### OBJECTIVE
Swap "closest" for "nearest" everywhere from the line containing "How much distance" down to the end of the material, changing nothing else. Return only those lines.

◆ ◆ ◆ ◆ ◆

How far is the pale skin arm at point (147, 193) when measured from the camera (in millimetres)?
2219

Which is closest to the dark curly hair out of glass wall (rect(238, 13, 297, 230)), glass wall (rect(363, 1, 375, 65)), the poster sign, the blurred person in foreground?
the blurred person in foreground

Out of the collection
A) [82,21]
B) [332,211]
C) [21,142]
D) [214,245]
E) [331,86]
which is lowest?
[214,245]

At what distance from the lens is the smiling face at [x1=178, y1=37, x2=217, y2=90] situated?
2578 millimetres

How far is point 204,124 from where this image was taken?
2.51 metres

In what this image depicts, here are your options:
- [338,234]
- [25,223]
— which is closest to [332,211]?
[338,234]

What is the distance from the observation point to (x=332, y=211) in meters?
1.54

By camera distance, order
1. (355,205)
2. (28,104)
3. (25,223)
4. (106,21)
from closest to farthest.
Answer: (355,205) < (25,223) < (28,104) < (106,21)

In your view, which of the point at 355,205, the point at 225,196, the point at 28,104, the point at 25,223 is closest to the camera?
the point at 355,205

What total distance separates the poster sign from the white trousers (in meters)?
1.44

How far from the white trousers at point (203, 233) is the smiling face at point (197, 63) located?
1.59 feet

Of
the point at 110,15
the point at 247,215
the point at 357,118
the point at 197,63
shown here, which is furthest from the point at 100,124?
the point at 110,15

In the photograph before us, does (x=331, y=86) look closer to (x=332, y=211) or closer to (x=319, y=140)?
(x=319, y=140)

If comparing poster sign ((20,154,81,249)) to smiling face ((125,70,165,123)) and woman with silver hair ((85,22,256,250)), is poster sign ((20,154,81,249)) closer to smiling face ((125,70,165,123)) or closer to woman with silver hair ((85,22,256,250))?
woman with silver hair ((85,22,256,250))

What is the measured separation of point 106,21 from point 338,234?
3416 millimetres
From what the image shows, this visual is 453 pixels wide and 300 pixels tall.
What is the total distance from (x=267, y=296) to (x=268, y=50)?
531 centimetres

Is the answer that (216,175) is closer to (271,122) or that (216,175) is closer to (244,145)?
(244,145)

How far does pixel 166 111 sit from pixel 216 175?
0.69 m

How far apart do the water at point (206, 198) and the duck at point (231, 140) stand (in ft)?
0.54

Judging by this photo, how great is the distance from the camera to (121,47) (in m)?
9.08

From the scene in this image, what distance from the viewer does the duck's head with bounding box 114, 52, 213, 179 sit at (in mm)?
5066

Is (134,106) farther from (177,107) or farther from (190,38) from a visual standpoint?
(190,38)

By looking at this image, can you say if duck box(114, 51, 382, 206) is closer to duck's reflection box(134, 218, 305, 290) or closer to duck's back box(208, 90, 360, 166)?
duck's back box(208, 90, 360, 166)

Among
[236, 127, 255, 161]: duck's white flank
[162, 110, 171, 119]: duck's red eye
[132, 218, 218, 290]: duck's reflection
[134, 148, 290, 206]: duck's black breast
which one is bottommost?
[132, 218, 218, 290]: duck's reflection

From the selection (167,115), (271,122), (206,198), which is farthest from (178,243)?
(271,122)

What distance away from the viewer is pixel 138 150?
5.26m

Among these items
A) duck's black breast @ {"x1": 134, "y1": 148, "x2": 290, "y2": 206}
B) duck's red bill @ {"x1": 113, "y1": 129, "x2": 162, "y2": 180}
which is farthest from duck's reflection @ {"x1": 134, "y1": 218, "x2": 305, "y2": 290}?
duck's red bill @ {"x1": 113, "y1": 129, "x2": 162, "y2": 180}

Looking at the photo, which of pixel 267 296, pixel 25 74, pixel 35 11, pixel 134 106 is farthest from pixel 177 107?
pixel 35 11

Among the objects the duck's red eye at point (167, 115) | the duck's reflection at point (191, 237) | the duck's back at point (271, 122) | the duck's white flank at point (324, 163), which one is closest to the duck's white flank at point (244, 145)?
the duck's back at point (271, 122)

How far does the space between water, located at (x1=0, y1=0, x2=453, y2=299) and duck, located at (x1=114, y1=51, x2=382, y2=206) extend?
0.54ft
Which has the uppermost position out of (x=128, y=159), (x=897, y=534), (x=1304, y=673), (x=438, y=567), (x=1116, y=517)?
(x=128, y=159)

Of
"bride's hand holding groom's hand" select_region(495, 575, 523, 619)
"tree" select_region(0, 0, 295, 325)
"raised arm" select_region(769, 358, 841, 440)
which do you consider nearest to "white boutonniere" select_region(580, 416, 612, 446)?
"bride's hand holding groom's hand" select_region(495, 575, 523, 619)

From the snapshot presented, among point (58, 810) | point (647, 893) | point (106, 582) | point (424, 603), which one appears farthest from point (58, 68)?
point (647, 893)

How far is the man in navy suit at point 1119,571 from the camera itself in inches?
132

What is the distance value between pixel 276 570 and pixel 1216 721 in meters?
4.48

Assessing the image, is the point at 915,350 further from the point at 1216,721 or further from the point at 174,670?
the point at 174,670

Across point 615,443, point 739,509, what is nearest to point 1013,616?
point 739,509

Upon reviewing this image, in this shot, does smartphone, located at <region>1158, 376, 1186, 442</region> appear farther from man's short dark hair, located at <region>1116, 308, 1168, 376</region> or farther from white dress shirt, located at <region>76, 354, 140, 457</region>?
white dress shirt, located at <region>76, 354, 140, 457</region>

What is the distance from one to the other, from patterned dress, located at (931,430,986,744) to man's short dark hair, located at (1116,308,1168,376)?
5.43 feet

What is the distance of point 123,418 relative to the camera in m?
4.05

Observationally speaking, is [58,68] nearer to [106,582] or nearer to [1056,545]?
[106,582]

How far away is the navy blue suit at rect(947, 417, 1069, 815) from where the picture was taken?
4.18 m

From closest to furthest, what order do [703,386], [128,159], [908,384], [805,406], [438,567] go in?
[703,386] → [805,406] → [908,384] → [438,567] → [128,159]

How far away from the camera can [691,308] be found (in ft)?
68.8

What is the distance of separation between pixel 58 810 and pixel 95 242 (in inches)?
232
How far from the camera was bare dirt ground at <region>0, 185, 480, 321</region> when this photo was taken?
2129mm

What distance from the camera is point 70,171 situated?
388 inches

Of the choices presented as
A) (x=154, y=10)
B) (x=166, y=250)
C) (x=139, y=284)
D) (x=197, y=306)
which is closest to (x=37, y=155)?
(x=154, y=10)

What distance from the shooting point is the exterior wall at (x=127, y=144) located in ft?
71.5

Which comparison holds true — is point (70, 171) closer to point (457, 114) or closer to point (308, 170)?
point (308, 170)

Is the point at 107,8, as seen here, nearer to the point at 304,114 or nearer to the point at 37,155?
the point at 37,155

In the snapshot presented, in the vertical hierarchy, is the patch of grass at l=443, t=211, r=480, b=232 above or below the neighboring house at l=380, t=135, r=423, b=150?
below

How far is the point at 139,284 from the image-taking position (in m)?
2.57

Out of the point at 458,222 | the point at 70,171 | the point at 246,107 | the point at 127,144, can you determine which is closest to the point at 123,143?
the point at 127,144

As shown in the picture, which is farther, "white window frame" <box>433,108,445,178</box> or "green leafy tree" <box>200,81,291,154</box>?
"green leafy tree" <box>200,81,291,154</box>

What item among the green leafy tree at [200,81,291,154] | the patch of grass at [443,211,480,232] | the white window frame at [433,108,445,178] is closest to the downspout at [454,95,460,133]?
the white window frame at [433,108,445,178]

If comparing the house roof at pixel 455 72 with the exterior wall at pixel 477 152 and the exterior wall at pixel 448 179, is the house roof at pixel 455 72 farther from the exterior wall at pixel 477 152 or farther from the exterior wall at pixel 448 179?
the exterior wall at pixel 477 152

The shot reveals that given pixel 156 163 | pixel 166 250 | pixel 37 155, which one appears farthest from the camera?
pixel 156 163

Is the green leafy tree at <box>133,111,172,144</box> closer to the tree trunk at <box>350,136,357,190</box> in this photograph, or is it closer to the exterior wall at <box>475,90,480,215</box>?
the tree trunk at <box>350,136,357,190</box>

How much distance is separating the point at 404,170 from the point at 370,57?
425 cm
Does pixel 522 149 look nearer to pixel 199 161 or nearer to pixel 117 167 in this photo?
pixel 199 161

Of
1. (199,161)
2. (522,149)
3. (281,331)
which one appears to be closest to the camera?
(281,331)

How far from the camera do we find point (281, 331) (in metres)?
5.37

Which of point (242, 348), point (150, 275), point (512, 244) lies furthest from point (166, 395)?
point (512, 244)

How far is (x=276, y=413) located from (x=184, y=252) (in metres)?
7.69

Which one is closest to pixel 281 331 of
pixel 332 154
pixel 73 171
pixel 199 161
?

◆ ◆ ◆ ◆ ◆

### COMPLETED TASK
How much distance is separating the point at 404,170 from the point at 370,57?
425 cm
Does pixel 522 149 look nearer to pixel 199 161 or nearer to pixel 117 167 in this photo?
pixel 199 161

Of
1. (199,161)
2. (522,149)
3. (281,331)
which one appears to be nearest to the camera?
(281,331)

How far from the camera do we find point (281, 331) (in metres)?
5.37

Which of point (242, 348), point (150, 275), point (512, 244) lies furthest from point (166, 395)?
point (512, 244)

How far is (x=276, y=413) located from (x=184, y=252) (in metres)?
7.69

Which one is nearest to pixel 281 331 of
pixel 332 154
pixel 73 171
pixel 199 161
?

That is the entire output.